As the discussion period is coming to an end, we would like to know if our responses have addressed your concerns. Please let us know if you have any further questions or need additional clarification, and we will be glad to assist.
Dear AC and all reviewers:
Thanks again for all the insightful comments and advice, which helped us improve the paper's quality and clarity.
The discussion phase has been on for several days and we are still waiting for the post-rebuttal responses.
We would love to convince you of the merits of the paper. Please do not hesitate to let us know if there are any additional experiments or clarification that we can offer to make the paper better. We appreciate your comments and advice.
Best,
Authors
Dear AC:
Thank you for efficiently handling our draft.

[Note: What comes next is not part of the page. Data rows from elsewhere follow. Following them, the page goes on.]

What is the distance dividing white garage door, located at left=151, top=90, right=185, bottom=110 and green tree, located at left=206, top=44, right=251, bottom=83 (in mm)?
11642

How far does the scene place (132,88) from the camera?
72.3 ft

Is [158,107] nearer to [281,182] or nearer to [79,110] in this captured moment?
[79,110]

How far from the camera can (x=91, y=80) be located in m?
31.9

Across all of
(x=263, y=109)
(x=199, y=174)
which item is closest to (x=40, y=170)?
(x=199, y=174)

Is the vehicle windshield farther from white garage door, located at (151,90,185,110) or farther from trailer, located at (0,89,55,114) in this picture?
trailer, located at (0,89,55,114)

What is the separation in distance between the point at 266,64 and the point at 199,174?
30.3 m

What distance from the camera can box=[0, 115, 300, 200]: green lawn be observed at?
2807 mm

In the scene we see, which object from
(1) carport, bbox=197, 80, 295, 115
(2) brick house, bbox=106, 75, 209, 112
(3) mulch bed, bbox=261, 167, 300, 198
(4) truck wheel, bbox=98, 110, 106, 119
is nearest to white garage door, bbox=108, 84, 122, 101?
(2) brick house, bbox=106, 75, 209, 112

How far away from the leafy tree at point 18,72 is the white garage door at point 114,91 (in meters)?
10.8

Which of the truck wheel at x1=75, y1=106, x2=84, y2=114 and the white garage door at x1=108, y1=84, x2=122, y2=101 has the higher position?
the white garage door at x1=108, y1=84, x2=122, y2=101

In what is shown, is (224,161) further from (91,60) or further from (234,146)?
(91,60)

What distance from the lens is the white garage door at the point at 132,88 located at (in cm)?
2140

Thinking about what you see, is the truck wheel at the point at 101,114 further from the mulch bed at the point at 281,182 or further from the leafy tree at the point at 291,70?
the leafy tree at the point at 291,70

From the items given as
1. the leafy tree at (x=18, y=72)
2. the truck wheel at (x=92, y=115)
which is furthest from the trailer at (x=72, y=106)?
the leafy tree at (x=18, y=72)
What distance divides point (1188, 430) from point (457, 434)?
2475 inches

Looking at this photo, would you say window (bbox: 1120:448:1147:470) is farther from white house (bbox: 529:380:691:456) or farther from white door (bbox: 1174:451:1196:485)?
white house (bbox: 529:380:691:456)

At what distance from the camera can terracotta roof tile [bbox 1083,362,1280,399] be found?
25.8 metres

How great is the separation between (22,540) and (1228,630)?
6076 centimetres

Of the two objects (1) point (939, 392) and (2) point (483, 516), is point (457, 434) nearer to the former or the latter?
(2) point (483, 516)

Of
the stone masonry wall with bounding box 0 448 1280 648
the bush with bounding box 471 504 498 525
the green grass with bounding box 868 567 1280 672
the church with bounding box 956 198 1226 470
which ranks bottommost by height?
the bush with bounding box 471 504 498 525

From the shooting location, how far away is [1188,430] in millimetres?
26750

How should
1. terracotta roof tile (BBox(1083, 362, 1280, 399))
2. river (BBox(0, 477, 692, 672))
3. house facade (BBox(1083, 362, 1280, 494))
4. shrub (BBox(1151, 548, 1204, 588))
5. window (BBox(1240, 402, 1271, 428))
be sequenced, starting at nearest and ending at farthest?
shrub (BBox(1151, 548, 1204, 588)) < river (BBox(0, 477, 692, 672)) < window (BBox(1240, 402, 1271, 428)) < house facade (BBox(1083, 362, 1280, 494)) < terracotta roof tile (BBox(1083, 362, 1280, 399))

As the rebuttal phase is nearing its end, we haven't received any post-rebuttal feedback.
Could the AC assist in reaching out to the reviewers for a response?
We greatly appreciate all the efforts you've made!
Thanks
Authors
The paper received 2 Borderline Reject, 1 Borderline Accept and 1 Accept ratings. While the authors should incorporate the reviewers' comments in their final version to elaborate the motivation of the storyline and the technical and experimental details, it is a solid contribution to the community. The AC reads the paper, the rebuttal, and the discussions and decides to accept it. Congratulations!